_TEXT EXCERPT_
Start of Block
Studies have shown that mNGS still has advantages over the culture method for bacterial detection (Wang et al., 2020). Henan Li et al. found that Enterococcus faecalis was detected by mNGS in lung tissue specimens of one lung cancer patient which was not found in the culture (Li et al., 2018). Since Enterococcus faecalis is not common in lung infections of immunocompetent patients, it was not considered a pathogen. Another case was a 6-year-old child who had been diagnosed with acute lymphoblastic leukemia and central nervous system disease. The culture was positive for Penicillium, which was not detected by mNGS. However, among the bacteria, Neisseria meningitidis was the most abundant. Although pulmonary infection caused by Neisseria meningitidis is uncommon, clinicians should still consider it as a possible pathogen of lung infection in immunodeficient patients. Therefore, clinicians need to correlate clinically to make accurate judgments when interpreting reports. Fang et al. (2020) found that for bacterial detection, the sensitivity and positive predictive value of mNGS were as high as 97.1% and 94.1%, respectively. Both are significantly higher than the traditional detection values. Traditional detection methods included bacterial and fungal smear and culture, Grocott’s methenamine staining, acid-fast staining, and blood sampling to detect routine blood and inflammatory markers in their study.
Mycobacterium tuberculosis is a special class of bacteria that we will discuss separately here. In 2018, only 55% of global tuberculosis cases were confirmed bacteriologically, while up to 60% of cases in China were bacteriologically negative. The tuberculosis diagnostic methods used in China (such as traditional acid-fast bacilli smear microscopy) may miss many tuberculosis-positive patients, resulting in a high proportion of false-negative patients (Perkins, 2006). Most tuberculosis tests in China, especially in rural areas, only use sputum smears due to the lack of culture, nucleic acid testing, etc. This will lead to delays in tuberculosis (TB) diagnosis and treatment, and continuous TB transmission (Yang et al., 2015).
At present, few studies have directly evaluated the value of mNGS in the diagnosis of TB infection. The culture method takes approximately 2-8 weeks, and only detects live bacilli. Furthermore, the history of anti-TB treatment has a significant impact on its sensitivity (Che et al., 2017). mNGS and gene Xpert detect nucleic acids rather than live bacilli, which are not affected by anti-TB drug treatment if done within 3 months. However, the sensitivity of both decrease significantly after more than 3 months of anti-TB treatment, possibly due to the undetectable tuberculous bacterial load after long-term treatment (Zhou et al., 2019). Liu et al. showed that the sensitivities of mNGS, Xpert, culture, and smear for detecting tuberculosis were 59.9%, 69.0%, 59.9%, and 24.6%, respectively (Liu et al., 2020). Before anti-tuberculosis treatment, the combined application of mNGS and conventional methods can increase the detection rate to 79.6% since mNGS is more advantageous in detecting mixed infections. Zhou et al. showed that in the identification of active TB cases, the sensitivity of mNGS was 44%, similar to that of the TB gene Xpert (42%), but significantly higher than that of traditional detection methods (29%) (Zhou et al., 2019). Due to the intracellular growth characteristics of tuberculosis, less nucleic acid is released to the outside of the cell, leading to difficult detection (Doughty et al., 2014). The combination of mNGS and Xpert, can help reach the diagnostic rate of 60%. According to the study, all three tests were significantly affected by anti-TB treatment since the sensitivity of pre-treatment samples was significantly higher than post-treatment samples. This suggests the importance of collecting clinical samples before empirical anti-TB treatment. In terms of time from clinical sample collection to report issuance, the gene Xpert can be released within 24 hours, while mNGS is released within 72 hours. Although it is longer than the former, it still has obvious advantages compared with the culture method. In terms of the amount sample requirements, mNGS requires an amount of about 1 ml, while the gene Xpert has an average detection dosage of 3.4 ml for cerebrospinal fluid samples and 80 ml for pleural effusion and ascites. This indicates that mNGS is a better choice for samples with relatively small amount of liquid.
End of Block
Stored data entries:
Start of Block
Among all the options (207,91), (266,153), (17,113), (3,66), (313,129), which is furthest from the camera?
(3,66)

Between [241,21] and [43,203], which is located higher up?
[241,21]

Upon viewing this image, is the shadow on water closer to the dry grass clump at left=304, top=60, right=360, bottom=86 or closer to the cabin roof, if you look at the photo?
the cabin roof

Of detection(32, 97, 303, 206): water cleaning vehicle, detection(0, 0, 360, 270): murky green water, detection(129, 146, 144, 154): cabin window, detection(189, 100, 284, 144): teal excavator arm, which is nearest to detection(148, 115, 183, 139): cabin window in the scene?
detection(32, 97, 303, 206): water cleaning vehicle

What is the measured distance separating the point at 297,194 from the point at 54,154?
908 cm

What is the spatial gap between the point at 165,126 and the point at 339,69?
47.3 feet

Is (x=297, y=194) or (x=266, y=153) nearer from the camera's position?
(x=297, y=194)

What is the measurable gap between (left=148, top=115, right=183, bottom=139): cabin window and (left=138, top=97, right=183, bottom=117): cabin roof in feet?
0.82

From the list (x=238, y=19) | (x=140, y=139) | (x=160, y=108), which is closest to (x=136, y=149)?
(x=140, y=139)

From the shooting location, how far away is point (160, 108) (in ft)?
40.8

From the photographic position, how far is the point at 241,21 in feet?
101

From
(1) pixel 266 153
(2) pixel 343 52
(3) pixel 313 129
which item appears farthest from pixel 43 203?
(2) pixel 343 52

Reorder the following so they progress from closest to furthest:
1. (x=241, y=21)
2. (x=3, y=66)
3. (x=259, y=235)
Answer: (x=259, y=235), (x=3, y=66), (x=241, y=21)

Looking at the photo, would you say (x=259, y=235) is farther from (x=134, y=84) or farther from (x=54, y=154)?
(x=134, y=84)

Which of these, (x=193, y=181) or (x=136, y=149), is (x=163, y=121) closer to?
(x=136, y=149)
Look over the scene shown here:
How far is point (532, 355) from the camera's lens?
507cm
End of Block
Start of Block
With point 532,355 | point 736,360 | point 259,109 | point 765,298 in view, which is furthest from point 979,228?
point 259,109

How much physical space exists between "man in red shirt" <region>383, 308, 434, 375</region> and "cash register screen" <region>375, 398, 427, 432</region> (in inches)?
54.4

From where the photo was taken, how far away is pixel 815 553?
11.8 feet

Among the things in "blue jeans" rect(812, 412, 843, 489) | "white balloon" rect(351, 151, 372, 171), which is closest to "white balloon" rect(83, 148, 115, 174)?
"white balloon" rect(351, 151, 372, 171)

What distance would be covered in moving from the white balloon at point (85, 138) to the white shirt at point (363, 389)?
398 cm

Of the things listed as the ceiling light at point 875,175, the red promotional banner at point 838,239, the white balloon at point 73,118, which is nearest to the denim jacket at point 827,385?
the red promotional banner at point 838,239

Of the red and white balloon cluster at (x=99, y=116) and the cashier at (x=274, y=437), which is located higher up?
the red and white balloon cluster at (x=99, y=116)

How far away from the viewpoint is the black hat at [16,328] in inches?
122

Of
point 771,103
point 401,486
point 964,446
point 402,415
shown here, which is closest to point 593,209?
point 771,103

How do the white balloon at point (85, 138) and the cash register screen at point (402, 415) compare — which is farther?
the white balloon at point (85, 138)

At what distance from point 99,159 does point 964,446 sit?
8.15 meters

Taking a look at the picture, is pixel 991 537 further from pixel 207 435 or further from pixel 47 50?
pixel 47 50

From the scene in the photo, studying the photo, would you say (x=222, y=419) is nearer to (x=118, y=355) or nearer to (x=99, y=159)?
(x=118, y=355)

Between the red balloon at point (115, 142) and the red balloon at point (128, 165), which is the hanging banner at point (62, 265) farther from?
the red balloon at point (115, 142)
End of Block
_WHAT THE TASK REQUIRES_
Answer these questions from the mNGS excerpt:
1. What sensitivity and positive predictive value for bacterial detection did Fang et al. (2020) find for mNGS?
2. What percentage of global tuberculosis cases were confirmed bacteriologically in 2018?
3. About how much sample does mNGS require?
The rows are separate material, apart from the mNGS excerpt.

_TASK RESULT_
1. 97.1% and 94.1%, respectively.
2. Only 55%.
3. About 1 ml.